> [PROBLEM DESCRIPTION]
Reproduce the lines from the one containing "What is the" through the one containing "0.18 metres", both included, without any change.

> [RAW DATA]
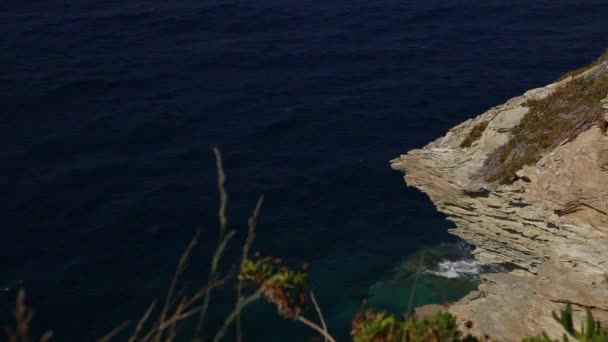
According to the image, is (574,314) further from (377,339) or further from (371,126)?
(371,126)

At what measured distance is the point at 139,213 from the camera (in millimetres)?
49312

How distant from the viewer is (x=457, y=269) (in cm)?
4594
...
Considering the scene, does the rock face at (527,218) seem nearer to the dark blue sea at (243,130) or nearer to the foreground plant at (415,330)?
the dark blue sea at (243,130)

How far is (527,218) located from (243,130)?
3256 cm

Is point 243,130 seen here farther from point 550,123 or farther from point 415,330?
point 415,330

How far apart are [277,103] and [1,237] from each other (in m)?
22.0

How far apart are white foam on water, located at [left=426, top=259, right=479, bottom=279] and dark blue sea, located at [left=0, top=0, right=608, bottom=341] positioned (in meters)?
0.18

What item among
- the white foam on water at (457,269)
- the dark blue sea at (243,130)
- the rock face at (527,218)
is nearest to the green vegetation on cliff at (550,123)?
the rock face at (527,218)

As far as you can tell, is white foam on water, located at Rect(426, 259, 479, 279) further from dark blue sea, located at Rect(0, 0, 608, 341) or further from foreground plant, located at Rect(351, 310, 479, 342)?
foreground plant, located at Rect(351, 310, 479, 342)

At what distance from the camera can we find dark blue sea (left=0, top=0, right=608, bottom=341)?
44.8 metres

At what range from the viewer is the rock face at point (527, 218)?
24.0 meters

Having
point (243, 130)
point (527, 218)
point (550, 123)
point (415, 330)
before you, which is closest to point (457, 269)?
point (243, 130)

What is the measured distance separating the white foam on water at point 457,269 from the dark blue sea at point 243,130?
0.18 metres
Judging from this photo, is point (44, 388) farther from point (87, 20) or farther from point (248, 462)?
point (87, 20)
==
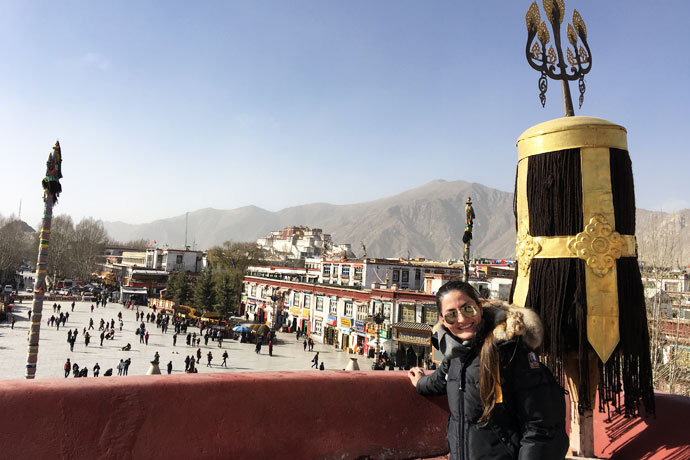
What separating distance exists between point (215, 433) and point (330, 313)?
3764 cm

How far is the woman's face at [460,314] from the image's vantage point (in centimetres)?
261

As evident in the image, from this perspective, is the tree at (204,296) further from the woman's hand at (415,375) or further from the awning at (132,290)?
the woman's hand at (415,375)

> [SOLUTION TO THE EXERCISE]
What is the measured distance separating the white foam on water at point 457,269 from the dark blue sea at point 243,130?
0.18 metres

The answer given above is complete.